STATED TASK 1: In the railroad bill debate, echo the stretch from "Mr. Gilbert Heathcote" through "protect their properties.".
STATED TASK 2: In the railroad bill debate, who moved the Second Reading of the Great Northern Railroad Bill?

GIVEN PASSAGE:
+-------+

HC Deb 26 April 1836 vol 33 cc309-11

Lord Stormont moved the Second Reading of the Great Northern Railroad Bill.

Colonel Sibthorpe

had such a decided aversion to the introduction of Railway Bills in that House, that he would move that the present Bill be read a Second time that day six months. He objected to the Bill, that the standing orders had not been complied with, which required, that the plans of the entire line should be lodged with the Clerks of the Peace in the respective counties through which the road was intended to pass.

Major Handley

would also oppose the Bill, but on far different grounds from those of the gallant Member, though if he (Major Handley) were to consult his own interests, he should support it, as it would be much more convenient for him than any other line. But he thought it was full time for the House to protect the property of individuals against the speculators of the Stock Exchange. The defects of the plans lodged with the Clerks of the Peace were so great, that a man could not trace out the boundaries of his own property, and speculators were allowed to break through gentlemen's estates, parks, and gardens, and oblige them to come up from all parts of the country to pro- tect their property at an expense of between 300l. and 400l. He wished for a railroad, but he could not consider this "bubble," which was incompatible with the rules and regulations laid down during the session, in that light. He hoped the House would interfere to protect private property from the ruthless hands of rash speculators. He had no hesitation in supporting the motion of the gallant officer.

Mr. Gilbert Heathcote

was of opinion, that it would be for the public and private interests of the parties to give this Bill a negative, and prevent it from going further. The first information he had of the Bill, was seeing in the newspapers that it had been read a first time, and an hon. Friend of his, the Member for Leicestershire, only heard of it from him (Mr. Heathcote) three days ago. There were two lines before a Committee; of those interested in one he knew nothing, but those engaged in the other proposed none of those encroachments on private rights which were contained in the Bill under consideration. The House should interfere to protect private property, and discountenance the practice of bringing country gentlemen before a Committee, at enormous expense, to protect their properties.

Mr. Eaton

thought, that in justice to the promoters of the Bill, who had been subjected to heavy expense, they ought to allow it to be read a second time.

+-------+

PROVIDED DATA:
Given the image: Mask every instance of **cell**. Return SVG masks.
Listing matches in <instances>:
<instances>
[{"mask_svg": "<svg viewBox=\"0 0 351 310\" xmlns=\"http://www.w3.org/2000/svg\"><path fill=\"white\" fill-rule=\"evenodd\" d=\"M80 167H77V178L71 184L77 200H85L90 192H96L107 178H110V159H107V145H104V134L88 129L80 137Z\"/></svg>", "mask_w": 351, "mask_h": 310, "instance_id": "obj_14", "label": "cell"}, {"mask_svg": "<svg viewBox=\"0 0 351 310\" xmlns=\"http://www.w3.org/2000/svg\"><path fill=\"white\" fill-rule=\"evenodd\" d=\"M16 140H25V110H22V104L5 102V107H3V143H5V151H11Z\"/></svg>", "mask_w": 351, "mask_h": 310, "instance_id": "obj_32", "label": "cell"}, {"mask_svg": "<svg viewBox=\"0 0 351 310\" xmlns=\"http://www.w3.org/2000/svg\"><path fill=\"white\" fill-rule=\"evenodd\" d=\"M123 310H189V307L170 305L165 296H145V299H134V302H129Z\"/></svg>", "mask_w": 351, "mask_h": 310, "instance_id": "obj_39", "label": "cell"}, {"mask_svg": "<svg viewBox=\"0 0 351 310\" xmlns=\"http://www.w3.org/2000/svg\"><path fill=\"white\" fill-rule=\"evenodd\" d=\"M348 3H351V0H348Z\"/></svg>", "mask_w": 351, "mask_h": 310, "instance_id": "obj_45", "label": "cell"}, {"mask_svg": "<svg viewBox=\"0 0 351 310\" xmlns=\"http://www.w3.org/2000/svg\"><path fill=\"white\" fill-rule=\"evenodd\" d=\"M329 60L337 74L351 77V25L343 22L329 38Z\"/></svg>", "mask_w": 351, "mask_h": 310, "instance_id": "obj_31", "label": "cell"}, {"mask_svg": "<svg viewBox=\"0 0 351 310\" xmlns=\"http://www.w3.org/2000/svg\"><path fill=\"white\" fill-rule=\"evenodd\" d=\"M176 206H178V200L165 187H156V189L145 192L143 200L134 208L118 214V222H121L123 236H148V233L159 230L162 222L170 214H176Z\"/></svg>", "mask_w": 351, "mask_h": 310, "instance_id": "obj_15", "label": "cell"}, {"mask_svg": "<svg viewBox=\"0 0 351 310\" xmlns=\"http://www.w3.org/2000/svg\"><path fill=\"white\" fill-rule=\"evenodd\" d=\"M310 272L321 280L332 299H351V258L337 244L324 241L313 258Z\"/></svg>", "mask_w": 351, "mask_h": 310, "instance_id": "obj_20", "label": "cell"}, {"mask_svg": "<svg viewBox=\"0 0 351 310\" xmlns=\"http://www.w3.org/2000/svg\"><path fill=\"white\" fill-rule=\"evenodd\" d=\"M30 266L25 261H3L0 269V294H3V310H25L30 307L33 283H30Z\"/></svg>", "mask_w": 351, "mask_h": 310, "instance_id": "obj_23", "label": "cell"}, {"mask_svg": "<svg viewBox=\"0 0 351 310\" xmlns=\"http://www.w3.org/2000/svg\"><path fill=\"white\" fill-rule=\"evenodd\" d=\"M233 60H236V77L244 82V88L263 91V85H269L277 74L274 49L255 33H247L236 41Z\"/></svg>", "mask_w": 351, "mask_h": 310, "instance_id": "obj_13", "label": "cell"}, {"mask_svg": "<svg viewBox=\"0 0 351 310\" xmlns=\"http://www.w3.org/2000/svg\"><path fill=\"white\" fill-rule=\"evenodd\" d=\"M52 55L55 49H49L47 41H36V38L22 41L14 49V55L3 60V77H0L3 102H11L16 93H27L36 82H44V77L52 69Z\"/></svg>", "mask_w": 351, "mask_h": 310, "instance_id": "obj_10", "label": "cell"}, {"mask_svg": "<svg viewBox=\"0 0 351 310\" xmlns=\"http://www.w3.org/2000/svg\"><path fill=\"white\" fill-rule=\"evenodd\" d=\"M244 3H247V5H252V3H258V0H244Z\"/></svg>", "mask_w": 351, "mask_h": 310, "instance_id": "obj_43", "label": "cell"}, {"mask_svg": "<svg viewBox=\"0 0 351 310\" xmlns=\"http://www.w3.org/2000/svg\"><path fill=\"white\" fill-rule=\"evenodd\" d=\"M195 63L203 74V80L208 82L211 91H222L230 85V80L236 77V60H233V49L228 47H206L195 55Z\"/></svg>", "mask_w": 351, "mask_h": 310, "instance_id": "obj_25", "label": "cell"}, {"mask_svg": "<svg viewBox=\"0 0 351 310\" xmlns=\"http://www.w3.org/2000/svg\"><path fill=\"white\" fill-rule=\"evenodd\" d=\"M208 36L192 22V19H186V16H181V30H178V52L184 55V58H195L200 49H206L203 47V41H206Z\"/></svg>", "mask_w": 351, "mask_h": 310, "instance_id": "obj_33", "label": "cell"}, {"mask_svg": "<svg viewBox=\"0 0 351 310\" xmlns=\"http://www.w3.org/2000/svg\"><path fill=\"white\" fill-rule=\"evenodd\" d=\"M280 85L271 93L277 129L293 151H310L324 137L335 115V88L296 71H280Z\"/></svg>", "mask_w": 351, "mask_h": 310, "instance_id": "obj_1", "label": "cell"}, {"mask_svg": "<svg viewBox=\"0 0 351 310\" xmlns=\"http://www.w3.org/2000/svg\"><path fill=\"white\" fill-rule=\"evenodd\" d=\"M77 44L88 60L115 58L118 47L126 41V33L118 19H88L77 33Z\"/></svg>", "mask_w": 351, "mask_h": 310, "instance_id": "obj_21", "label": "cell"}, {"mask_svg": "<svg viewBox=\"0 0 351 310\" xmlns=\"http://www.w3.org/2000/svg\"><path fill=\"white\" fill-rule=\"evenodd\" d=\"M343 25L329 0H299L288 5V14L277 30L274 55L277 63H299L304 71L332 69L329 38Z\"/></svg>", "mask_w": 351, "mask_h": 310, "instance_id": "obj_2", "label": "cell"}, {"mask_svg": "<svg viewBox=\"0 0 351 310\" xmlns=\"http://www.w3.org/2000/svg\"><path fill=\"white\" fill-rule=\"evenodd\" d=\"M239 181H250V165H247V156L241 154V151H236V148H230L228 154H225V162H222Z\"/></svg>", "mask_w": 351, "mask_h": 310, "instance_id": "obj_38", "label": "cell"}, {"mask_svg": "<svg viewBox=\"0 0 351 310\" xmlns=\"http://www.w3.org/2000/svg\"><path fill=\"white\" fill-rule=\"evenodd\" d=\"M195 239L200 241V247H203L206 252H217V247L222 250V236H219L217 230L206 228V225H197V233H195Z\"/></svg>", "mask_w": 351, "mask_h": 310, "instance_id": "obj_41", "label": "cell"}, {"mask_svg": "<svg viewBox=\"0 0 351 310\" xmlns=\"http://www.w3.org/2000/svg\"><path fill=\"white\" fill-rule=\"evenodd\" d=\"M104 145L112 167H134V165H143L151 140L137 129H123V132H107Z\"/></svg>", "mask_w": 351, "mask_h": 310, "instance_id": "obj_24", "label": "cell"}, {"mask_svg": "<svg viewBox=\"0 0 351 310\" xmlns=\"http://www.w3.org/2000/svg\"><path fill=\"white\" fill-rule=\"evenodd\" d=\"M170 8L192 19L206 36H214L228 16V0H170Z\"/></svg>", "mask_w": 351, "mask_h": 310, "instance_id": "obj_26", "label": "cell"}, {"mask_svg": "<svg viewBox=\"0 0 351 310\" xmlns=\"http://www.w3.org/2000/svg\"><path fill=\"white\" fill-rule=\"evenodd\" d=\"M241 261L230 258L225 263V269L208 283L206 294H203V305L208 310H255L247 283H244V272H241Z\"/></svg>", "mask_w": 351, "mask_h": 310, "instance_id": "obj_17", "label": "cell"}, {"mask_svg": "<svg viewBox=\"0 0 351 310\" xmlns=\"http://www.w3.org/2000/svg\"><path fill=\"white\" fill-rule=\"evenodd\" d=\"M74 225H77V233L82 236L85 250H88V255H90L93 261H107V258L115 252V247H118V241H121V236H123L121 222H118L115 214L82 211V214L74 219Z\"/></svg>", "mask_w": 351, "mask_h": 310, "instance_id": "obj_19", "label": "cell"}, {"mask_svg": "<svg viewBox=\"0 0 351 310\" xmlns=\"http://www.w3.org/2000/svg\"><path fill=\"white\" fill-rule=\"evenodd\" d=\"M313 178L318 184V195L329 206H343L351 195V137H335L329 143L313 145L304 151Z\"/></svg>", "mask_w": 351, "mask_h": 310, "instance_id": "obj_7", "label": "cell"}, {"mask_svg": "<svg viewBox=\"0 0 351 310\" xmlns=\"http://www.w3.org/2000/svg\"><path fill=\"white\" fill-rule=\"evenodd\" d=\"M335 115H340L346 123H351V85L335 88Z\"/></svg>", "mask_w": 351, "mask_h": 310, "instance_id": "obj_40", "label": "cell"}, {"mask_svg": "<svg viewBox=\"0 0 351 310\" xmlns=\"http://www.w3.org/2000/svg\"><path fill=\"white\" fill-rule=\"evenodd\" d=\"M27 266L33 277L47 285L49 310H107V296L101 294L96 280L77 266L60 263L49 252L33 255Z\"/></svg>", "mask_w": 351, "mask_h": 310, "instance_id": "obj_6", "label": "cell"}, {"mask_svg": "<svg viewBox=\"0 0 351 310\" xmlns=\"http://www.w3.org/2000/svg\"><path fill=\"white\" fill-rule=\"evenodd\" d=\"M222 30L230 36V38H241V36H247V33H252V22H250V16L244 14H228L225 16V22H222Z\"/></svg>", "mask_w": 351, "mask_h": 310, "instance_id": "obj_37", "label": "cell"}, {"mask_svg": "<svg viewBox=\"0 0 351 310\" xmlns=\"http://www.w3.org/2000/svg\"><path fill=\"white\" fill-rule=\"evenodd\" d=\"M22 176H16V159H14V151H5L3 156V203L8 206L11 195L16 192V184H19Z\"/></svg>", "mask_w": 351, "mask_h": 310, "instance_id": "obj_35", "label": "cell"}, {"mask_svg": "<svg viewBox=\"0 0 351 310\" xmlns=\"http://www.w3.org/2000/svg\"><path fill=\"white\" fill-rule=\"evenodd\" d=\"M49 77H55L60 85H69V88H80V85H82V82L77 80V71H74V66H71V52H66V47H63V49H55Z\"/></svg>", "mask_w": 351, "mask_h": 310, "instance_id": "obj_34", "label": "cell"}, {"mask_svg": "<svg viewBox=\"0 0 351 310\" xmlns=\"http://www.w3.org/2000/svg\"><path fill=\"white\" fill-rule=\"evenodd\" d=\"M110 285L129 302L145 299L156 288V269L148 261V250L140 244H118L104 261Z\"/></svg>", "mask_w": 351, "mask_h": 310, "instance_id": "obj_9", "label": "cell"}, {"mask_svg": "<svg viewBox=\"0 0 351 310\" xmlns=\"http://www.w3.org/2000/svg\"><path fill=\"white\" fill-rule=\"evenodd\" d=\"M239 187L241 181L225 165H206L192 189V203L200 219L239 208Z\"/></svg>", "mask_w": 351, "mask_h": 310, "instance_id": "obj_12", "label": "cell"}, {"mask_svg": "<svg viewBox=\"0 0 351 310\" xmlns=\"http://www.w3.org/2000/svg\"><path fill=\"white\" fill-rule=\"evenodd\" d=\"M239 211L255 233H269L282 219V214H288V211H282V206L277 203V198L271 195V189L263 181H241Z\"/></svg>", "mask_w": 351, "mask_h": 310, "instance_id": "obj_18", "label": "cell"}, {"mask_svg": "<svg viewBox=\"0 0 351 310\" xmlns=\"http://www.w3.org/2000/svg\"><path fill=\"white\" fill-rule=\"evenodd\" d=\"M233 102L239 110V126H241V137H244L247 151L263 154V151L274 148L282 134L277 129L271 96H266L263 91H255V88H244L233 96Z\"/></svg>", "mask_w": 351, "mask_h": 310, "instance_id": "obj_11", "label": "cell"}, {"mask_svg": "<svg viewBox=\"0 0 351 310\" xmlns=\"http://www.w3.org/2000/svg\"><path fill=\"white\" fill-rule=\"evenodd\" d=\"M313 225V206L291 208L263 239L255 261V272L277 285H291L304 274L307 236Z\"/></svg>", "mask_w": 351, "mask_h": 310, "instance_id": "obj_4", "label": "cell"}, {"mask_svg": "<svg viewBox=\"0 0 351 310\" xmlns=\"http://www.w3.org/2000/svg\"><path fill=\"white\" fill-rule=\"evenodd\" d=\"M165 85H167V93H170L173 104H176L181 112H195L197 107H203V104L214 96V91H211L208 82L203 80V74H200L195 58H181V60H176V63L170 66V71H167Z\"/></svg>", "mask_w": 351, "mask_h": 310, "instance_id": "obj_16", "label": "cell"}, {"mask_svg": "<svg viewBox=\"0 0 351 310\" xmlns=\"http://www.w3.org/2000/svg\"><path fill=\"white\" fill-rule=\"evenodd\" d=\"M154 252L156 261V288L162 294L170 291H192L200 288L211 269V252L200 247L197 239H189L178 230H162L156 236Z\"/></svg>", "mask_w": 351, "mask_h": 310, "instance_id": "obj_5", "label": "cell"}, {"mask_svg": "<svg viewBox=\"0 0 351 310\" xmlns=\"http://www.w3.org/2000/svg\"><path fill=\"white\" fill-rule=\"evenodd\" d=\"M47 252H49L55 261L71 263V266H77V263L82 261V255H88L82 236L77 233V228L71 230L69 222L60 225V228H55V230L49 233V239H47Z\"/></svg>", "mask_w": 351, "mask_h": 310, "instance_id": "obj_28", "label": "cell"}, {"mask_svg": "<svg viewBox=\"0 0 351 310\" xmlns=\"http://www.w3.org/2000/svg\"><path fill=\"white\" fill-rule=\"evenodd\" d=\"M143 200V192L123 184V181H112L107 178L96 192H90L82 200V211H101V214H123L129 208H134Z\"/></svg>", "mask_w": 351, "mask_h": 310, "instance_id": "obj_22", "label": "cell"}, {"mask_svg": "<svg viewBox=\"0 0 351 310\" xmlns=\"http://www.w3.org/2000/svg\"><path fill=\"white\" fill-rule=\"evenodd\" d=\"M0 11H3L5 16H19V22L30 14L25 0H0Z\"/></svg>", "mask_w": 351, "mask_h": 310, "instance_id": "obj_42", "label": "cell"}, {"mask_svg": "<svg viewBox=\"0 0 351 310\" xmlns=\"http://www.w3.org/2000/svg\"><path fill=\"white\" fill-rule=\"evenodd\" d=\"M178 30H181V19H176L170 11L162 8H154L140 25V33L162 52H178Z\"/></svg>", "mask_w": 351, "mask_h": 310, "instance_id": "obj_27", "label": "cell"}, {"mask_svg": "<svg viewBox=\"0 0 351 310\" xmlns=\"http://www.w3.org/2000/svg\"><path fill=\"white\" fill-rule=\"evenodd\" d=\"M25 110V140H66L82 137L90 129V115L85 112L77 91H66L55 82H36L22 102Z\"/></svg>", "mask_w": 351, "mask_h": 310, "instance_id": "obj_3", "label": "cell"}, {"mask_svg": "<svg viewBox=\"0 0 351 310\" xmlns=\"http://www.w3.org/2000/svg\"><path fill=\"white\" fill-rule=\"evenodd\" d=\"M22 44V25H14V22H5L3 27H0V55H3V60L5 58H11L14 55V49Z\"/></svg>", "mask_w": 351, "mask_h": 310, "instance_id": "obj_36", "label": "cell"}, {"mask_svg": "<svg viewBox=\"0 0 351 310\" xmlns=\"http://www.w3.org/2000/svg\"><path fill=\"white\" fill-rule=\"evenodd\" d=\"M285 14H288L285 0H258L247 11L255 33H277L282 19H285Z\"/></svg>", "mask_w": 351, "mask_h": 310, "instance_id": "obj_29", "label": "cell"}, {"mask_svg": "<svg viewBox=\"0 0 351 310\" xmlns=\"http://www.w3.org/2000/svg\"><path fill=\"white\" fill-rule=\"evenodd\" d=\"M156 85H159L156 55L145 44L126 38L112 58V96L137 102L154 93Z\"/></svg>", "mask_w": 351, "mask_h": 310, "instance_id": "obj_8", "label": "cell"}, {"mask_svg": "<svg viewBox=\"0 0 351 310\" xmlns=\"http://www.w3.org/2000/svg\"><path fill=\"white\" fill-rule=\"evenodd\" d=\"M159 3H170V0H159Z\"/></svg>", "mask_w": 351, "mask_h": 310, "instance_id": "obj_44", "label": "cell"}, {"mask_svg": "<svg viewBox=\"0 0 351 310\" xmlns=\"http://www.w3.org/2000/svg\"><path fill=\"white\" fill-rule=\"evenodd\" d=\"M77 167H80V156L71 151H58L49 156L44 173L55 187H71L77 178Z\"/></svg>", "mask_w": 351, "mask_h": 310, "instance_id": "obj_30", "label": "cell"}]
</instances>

+-------+

REPLY 1:
Mr. Gilbert Heathcote

was of opinion, that it would be for the public and private interests of the parties to give this Bill a negative, and prevent it from going further. The first information he had of the Bill, was seeing in the newspapers that it had been read a first time, and an hon. Friend of his, the Member for Leicestershire, only heard of it from him (Mr. Heathcote) three days ago. There were two lines before a Committee; of those interested in one he knew nothing, but those engaged in the other proposed none of those encroachments on private rights which were contained in the Bill under consideration. The House should interfere to protect private property, and discountenance the practice of bringing country gentlemen before a Committee, at enormous expense, to protect their properties.

REPLY 2: Lord Stormont